Endocrine and pharmacokinetic measures
The plasma levels of prolactin, cortisol, oxytocin, and copeptin were measured at baseline and 2 h after drug administration and analyzed as described previously (Simmler et al., 2011; Hysek et al., 2012a; Neumann et al., 2013). The plasma levels of catecholamines
(i.e., norepinephrine and epinephrine) were measured at baseline and 1 and 2 h after drug administration (Dunand et al., 2013). The plasma levels of MDMA, 3,4-methylenedioxyamphetamine (MDA), 4-hydroxy-3-methoxymethamphetamine (HMMA), and methylphenidate were determined 1 h before and 0.5, 1, 1.5, 2, 3, 4, and 6 h after drug administration (Hysek et al., 2014).
Adverse effects
Adverse effects were assessed 1 h before and 5 and 24 h after drug administration using the 66-item List of Complaints (Zerssen, 1976). The scale yields a total adverse effects score and reliably measures physical and general discomfort.
Statistical and pharmacokinetic analyses
The sample size calculation was based on previous studies that similarly assessed effects of pharmacological interventions on the FERT or MET (Bedi et al., 2010; Hurlemann et al., 2010; Hysek et al., 2013; Hysek et al., 2014). Specifically, we previously showed that MDMA (125 mg) impaired recognition of sad faces in particular compared to methylphenidate (60 mg) by 16% (SD of the difference = 16%) in the FERT (Hysek et al., 2014). A sample size of 7 would achieve 80% power to detect an increase by 16% with a known standard deviation of 16% and with a significance level (alpha) of 0.05 using a one-sided one-sample t-test. We also previously showed that MDMA increased explicit emotional empathy in particular for positive stimuli compared to placebo by 19% (SD of the difference = 36%) (Hysek et al., 2013). A sample size of 23 would achieve 80% power to detect an increase by 19% with a known standard deviation of 36% and with a significance level (alpha) of 0.05 using a sided one-sample t-test. We decided to include 30 subjects to account for possible drop outs and inaccuracies in the sample estimation.

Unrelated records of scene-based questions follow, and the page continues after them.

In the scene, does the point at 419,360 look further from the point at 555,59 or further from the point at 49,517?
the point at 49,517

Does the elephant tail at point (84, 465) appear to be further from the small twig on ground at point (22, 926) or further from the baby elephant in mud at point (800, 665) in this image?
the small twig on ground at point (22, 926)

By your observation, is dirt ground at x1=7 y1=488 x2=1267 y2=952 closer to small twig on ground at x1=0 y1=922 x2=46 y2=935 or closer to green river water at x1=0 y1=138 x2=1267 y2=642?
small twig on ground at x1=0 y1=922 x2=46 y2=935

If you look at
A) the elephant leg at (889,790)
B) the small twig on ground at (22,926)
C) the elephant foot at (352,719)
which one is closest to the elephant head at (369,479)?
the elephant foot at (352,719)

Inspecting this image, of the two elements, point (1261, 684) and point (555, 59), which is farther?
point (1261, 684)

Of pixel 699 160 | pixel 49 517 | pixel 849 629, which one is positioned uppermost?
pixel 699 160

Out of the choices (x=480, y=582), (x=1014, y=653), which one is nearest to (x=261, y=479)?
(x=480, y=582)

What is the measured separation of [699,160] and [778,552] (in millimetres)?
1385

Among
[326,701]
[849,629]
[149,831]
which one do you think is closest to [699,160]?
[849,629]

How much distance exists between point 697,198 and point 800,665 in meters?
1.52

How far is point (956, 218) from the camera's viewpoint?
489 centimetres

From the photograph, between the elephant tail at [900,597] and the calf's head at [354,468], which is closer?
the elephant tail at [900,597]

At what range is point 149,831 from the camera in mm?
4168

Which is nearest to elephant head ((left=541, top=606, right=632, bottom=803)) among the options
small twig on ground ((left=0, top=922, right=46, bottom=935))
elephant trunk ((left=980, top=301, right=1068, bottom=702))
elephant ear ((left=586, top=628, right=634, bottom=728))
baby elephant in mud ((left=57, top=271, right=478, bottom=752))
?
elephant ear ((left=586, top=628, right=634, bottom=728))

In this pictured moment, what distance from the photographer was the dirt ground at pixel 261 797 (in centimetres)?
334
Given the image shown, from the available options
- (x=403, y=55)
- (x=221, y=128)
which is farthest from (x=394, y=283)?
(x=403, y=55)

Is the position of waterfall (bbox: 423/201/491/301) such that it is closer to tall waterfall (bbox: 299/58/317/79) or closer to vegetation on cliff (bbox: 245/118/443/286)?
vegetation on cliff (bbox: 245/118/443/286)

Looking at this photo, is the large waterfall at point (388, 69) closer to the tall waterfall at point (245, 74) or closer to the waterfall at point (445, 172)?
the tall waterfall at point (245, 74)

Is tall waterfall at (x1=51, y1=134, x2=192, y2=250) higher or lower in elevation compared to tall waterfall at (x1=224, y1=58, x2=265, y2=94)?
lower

The data were analyzed using repeated-measures analysis of variance (ANOVA) with drug as within-subjects factor. Repeated measures are expressed as peak effects (Emax) prior
to analysis of variance (ANOVA). The FERT data were similarly analyzed, with emotion type as an additional within-subjects factor. Tukey post hoc comparisons were performed based on significant main effects or drug × emotion interactions. Order effects were excluded by ANOVAs with session order as a factor. The criterion for significance was p < 0.05. Pearson correlation coefficients were used to determine associations between measures. The pharmacokinetic data were analyzed using non-compartmental models. Maximal plasma concentration (Cmax) and the time to maximal plasma concentration (Tmax) were obtained directly from the observed concentration-time curves. For methylphenidate, the terminal elimination rate constant (λz) was estimated by log-linear regression after semilogarithmic transformation of the data using three data points of the terminal linear phase of the concentration-time curve, and the terminal elimination half-life (t1/2) was calculated using λz and the equation t1/2 = ln2 / λz.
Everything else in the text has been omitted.